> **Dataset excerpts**
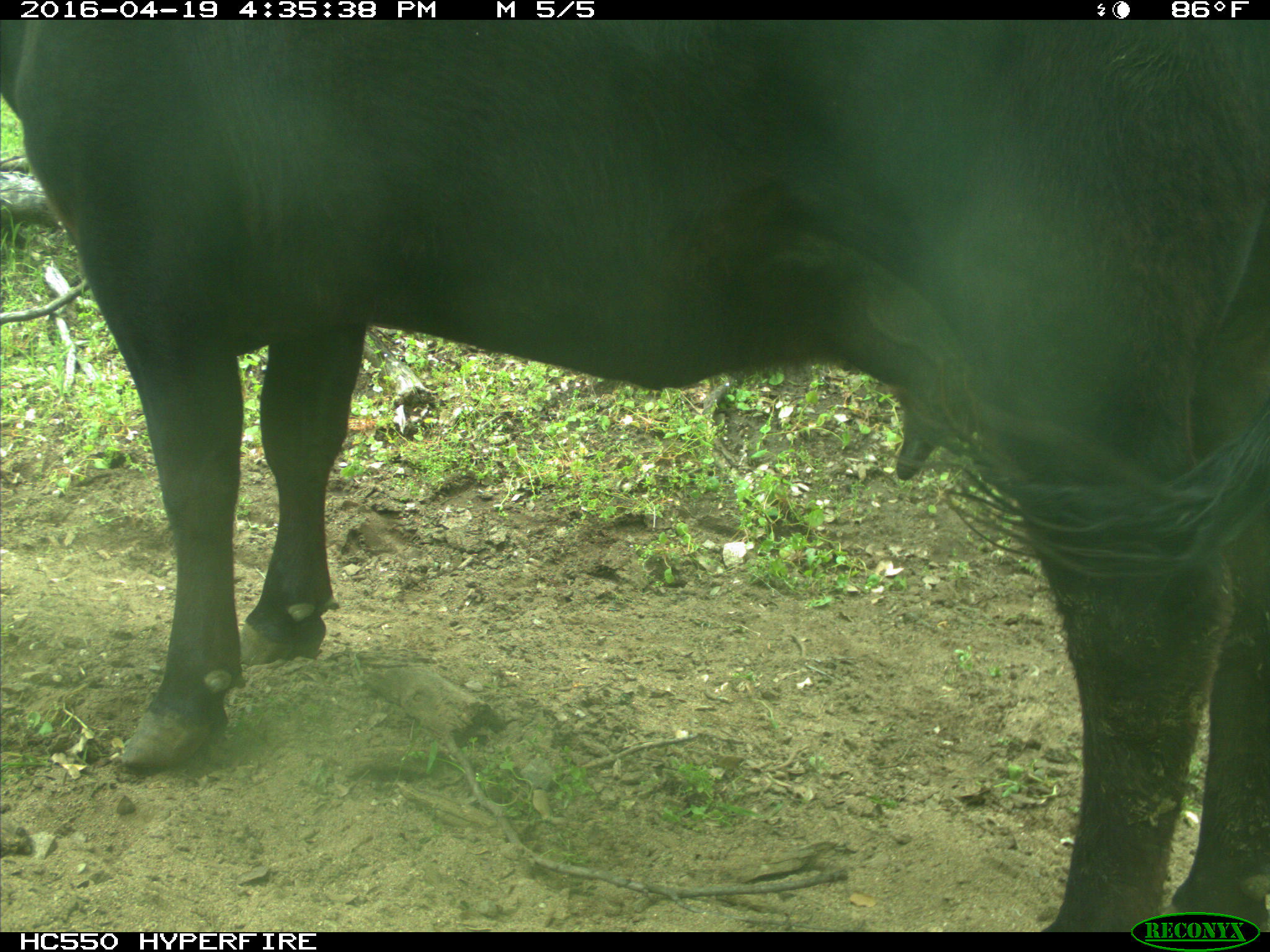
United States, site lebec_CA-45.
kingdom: Animalia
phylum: Chordata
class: Mammalia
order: Artiodactyla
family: Bovidae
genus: Bos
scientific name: Bos taurus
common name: domestic cow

> **WORK INSTRUCTIONS**
With pictures excluded, the data must be transcribed in full and to the letter.

> **SOLUTION BELOW**
United States, site lebec_CA-45.
kingdom: Animalia
phylum: Chordata
class: Mammalia
order: Artiodactyla
family: Bovidae
genus: Bos
scientific name: Bos taurus
common name: domestic cow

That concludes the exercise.